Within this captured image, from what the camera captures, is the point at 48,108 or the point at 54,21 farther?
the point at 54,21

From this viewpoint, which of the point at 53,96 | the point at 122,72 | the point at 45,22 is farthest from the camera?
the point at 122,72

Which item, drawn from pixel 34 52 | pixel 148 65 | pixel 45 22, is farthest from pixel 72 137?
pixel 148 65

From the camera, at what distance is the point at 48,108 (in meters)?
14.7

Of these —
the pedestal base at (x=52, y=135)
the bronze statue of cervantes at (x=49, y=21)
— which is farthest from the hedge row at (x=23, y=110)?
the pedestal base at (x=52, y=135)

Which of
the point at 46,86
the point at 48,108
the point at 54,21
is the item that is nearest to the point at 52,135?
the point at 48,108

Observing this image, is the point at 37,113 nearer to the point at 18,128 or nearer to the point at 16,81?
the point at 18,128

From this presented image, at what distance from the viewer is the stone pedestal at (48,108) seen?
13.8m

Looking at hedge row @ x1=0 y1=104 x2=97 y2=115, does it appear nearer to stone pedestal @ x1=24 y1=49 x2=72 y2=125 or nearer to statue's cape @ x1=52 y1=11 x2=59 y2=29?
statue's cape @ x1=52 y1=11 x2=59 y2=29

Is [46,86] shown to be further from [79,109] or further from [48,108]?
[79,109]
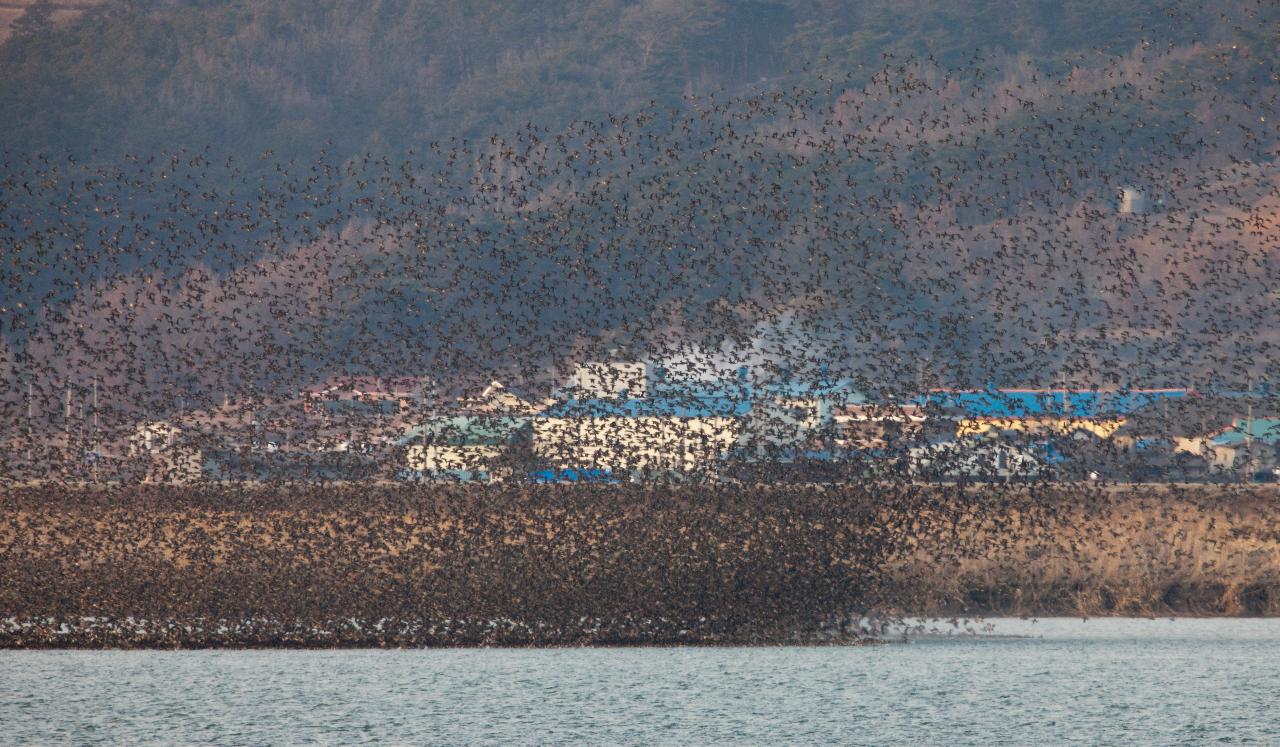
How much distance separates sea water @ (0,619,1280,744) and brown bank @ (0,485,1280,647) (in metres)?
0.36

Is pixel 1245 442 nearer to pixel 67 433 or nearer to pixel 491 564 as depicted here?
pixel 491 564

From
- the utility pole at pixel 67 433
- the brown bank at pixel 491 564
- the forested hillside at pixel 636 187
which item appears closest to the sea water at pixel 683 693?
the brown bank at pixel 491 564

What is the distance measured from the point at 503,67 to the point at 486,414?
2198 inches

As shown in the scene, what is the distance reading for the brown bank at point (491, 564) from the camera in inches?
471

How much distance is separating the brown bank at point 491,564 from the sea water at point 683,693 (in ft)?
1.19

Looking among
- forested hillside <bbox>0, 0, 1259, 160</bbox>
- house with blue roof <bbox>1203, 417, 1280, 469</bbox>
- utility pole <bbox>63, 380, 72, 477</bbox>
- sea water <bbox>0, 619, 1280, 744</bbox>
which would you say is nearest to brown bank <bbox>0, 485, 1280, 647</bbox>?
utility pole <bbox>63, 380, 72, 477</bbox>

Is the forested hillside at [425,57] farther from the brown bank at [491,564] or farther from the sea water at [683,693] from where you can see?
Answer: the sea water at [683,693]

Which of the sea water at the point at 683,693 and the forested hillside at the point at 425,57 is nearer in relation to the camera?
the sea water at the point at 683,693

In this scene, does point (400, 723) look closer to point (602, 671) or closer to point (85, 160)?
point (602, 671)

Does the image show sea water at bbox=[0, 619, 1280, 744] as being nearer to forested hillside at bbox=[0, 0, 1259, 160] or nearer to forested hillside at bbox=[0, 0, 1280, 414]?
forested hillside at bbox=[0, 0, 1280, 414]

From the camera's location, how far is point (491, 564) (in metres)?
12.0

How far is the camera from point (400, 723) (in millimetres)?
8898

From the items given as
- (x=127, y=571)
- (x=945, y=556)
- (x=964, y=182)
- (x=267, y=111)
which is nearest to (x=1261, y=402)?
(x=945, y=556)

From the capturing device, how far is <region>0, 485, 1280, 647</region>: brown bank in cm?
1196
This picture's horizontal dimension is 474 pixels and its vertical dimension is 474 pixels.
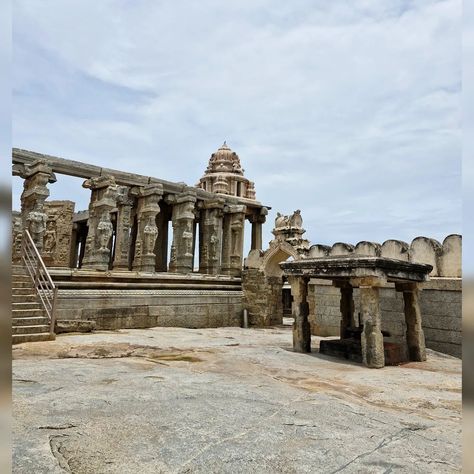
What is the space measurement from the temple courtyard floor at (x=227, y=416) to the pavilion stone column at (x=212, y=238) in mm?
_ _ _ _
### What is needed
All the material shown above is to be copied exactly, with no pictures carried over.

### Full output
Within this captured image, from what the camera captures, is the point at 48,108 or the point at 54,21 farther?
the point at 54,21

From this viewpoint, which of the point at 53,96 | the point at 122,72 | the point at 45,22 is farthest from the camera?
the point at 122,72

Which item, drawn from pixel 34 52 | pixel 148 65 | pixel 45 22, is farthest from pixel 72 137?
pixel 148 65

From the camera, at what distance is the point at 48,108 (in meters)?
14.7

Of these —
the pedestal base at (x=52, y=135)
the bronze statue of cervantes at (x=49, y=21)
— which is farthest from the hedge row at (x=23, y=110)?
the pedestal base at (x=52, y=135)

Which of
the point at 46,86
the point at 48,108
the point at 54,21
is the item that is nearest to the point at 52,135?
the point at 48,108

Observing this image, is the point at 37,113 nearer to the point at 18,128 or nearer to the point at 16,81?
the point at 18,128

From this presented image, at what distance from the viewer is the stone pedestal at (48,108) seen?
13.8m

Looking at hedge row @ x1=0 y1=104 x2=97 y2=115, does it appear nearer to stone pedestal @ x1=24 y1=49 x2=72 y2=125 or nearer to statue's cape @ x1=52 y1=11 x2=59 y2=29?
statue's cape @ x1=52 y1=11 x2=59 y2=29

Is [46,86] shown to be further from [79,109] or further from [48,108]?
[79,109]
How much distance separates sea water @ (0,619,1280,744) and brown bank @ (0,485,1280,647) (in metres)?
0.36

Is pixel 1245 442 nearer to pixel 67 433 or nearer to pixel 491 564 as depicted here?
pixel 491 564

From
- the utility pole at pixel 67 433
- the brown bank at pixel 491 564
- the forested hillside at pixel 636 187
which item appears closest to the sea water at pixel 683 693?
the brown bank at pixel 491 564

What is the distance measured from the point at 503,67 to the point at 486,414?
2198 inches

As shown in the scene, what is the distance reading for the brown bank at point (491, 564) from the camera in inches?
471

How much distance is separating the brown bank at point 491,564 from the sea water at point 683,693 (in ft)?
1.19

Looking among
- forested hillside <bbox>0, 0, 1259, 160</bbox>
- house with blue roof <bbox>1203, 417, 1280, 469</bbox>
- utility pole <bbox>63, 380, 72, 477</bbox>
- sea water <bbox>0, 619, 1280, 744</bbox>
which would you say is nearest to brown bank <bbox>0, 485, 1280, 647</bbox>?
utility pole <bbox>63, 380, 72, 477</bbox>

Is the forested hillside at [425,57] farther from the brown bank at [491,564] or farther from the sea water at [683,693] from where you can see?
Answer: the sea water at [683,693]

Which of the sea water at the point at 683,693 and the forested hillside at the point at 425,57 is nearer in relation to the camera?
the sea water at the point at 683,693

In this scene, does point (400, 723) look closer to point (602, 671) or closer to point (85, 160)?
point (602, 671)

Does the image show sea water at bbox=[0, 619, 1280, 744] as being nearer to forested hillside at bbox=[0, 0, 1259, 160] or nearer to forested hillside at bbox=[0, 0, 1280, 414]?
forested hillside at bbox=[0, 0, 1280, 414]

From the camera's location, how far is point (491, 564) (in metres)?
12.0

How far is the camera from point (400, 723) (in millimetres)?
8898

From the items given as
- (x=127, y=571)
- (x=945, y=556)
- (x=964, y=182)
- (x=267, y=111)
which is nearest to (x=1261, y=402)?
(x=945, y=556)

From the capturing device, how far is <region>0, 485, 1280, 647</region>: brown bank in cm?
1196
This picture's horizontal dimension is 474 pixels and its vertical dimension is 474 pixels.
What is the space measurement from the temple courtyard floor at (x=227, y=416) to the pavilion stone column at (x=212, y=238) in mm?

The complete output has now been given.